Put simply, the questions have to do with anti-Semitism. Matthew wrote his gospel 60 years after the crucifixion of Jesus, when the early Christians were trying to distance themselves from the Jews, from whom they were then almost indistinguishable, and to absolve the Roman authorities of any responsibility for crucifying the Christian Messiah.

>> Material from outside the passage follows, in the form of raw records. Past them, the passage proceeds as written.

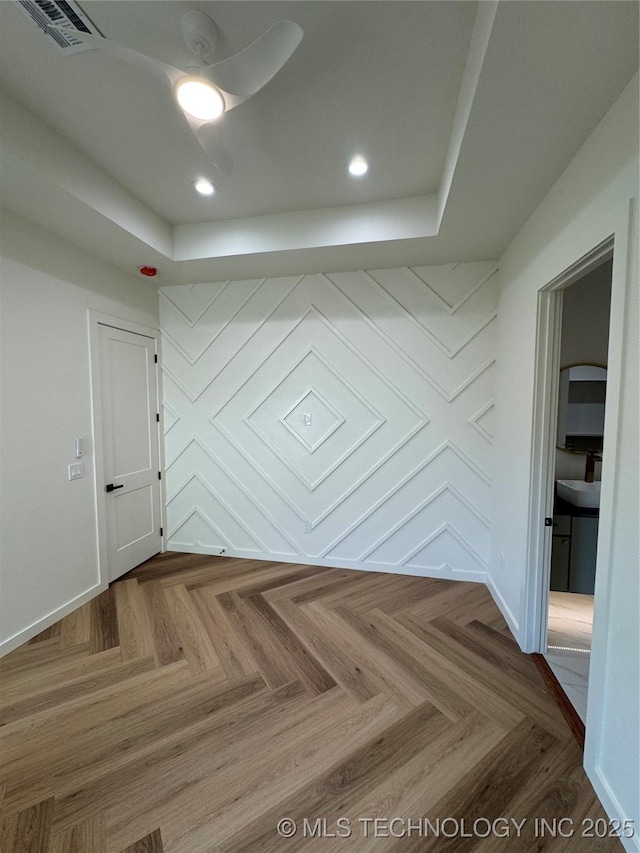3204 N Hartford Ave, Tulsa, OK 74106 - empty room with a raised ceiling, recessed lighting, baseboards, and visible vents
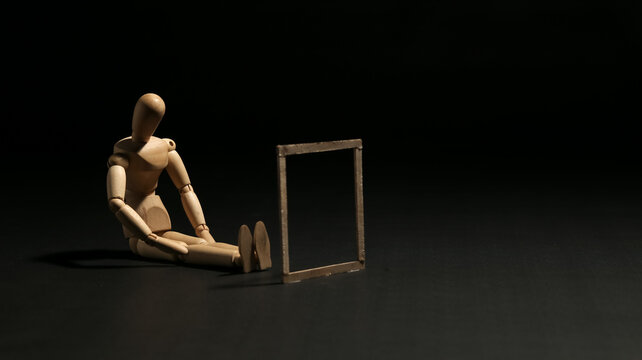 Wooden mannequin sitting on the floor looking at an empty frame. Concept of self reflection, loneliness, missing piece, perspective, future vision or memory.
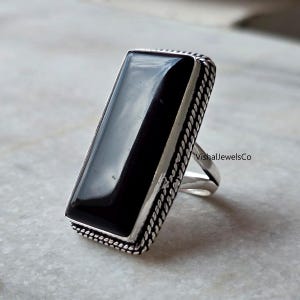 Könnte beinhalten: Ein rechteckiger Ring aus schwarzem Onyx mit einem silberfarbenen Band. Der polierte Onyxstein reflektiert das Licht. Der Ring hat einen detaillierten, seilartigen Rand. Der Text "VishalJewelsCo" ist auf dem Ring sichtbar.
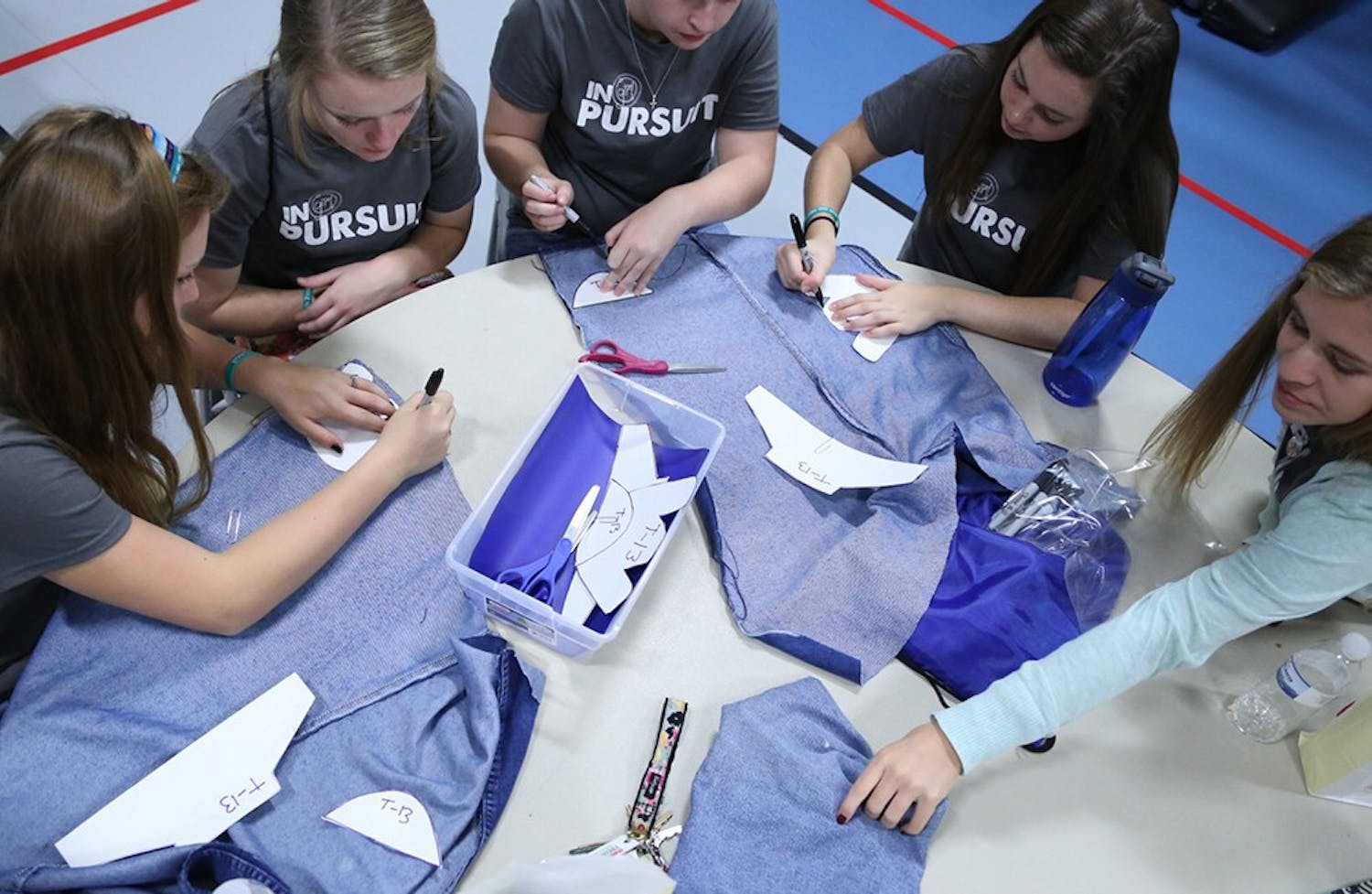 Girls cut jeans at the One Girl conference at Sherwood Oaks Christian Church to be made into shoes for Ugandans in poverty on Saturday afternoon.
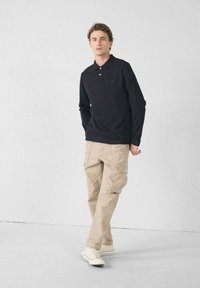 Polo a maniche lunghe blu navy con colletto a tre bottoni, abbinato a pantaloni cargo beige con tasche. Sneakers bianche con accenti rossi.
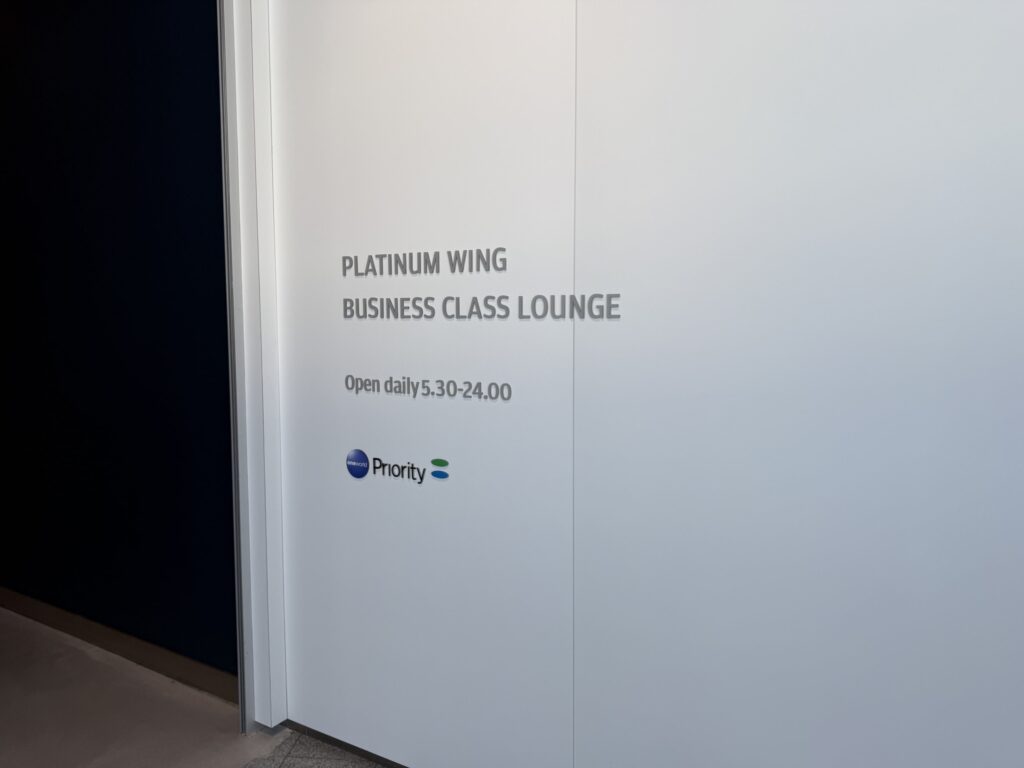 白い壁に「PLATINUM WING BUSINESS CLASS LOUNGE」と書かれた空港ラウンジの入り口。営業時間は「Open daily 5.30-24.00」と表示されている。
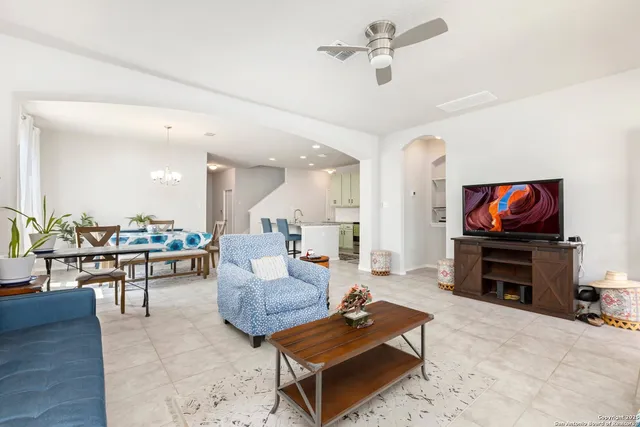 a living room with furniture a flat screen tv and kitchen view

But if Matthew's Gospel is anti-Semitic, Bach's setting isn't. For Bach hired a poet specifically to write additional verses to emphasize that guilt for the crucifixion falls upon the individual Christian sinner (and not an entire people). And the experience of the music proclaims that the proper response to Jesus' sacrificial love is love itself -- and for all human beings.
"The idea behind the symposium was to bring people closer to the piece so that they could be closer to one another," Hall says. "I can't help but believe that artistic expression should be used for noble purposes. The more we know, the more we love. The more we understand our responses to art, the better we will understand and appreciate each other."
Hall's performance practices tend to be as historically informed as his social thought is enlightened. While his orchestra does not use replicas of original instruments, its performances, as well as the performances of his singers, generally reflect Hall's up-to-the-latest-dissertation knowledge of performance practice, whether it be embellishments in a Bach cantata or the proper pronunciation of Latin in Vienna at the time of Haydn and Mozart.
As a child Hall grew up in a house filled with music -- his father was an executive for RCA Records -- and a career in music seemed almost preordained.
"But I had -- and still have -- a very practical disposition," he says. "So when I entered [Ithaca College in upstate New York] I decided to major in education -- no one needs a degree in performance to perform. If things didn't work out, I'd be a high school teacher."
But in his junior year, Hall took a course from a visiting professor from Boston University -- Thomas Dunn, the distinguished conductor who was then the music director of Boston's Handel and Haydn Society. Hall struck up a friendship with Dunn and went to hear his teacher conduct Handel's "Messiah" in Boston's Symphony Hall.
"Until I heard that performance, I had never made the connection between studying music and doing music," Hall says. "Listening to what so professional a chorus and orchestra could do made me wish to get involved with professional music rather than be a teacher."
But after graduation, he went to Atlanta to become a high school teacher and a free-lance musician, singing in clubs, churches and in radio jingles.
"In many ways that was a good year," he says. "I sang with Bob Shaw's Atlanta Symphony Chorus, hung around Shaw's rehearsals with the Atlanta Symphony and learned a lot. But I knew that I needed to go back to school."
Dunn recalls: "One day Tom called me and said, 'You've got to get me out of here!' When most people tell me that they want to become conductors, I tell them that if it's at all possible they should do something else -- it's a career that depends so much on caprice and luck. But Tom was as intelligent, talented and persuasive then as he is now."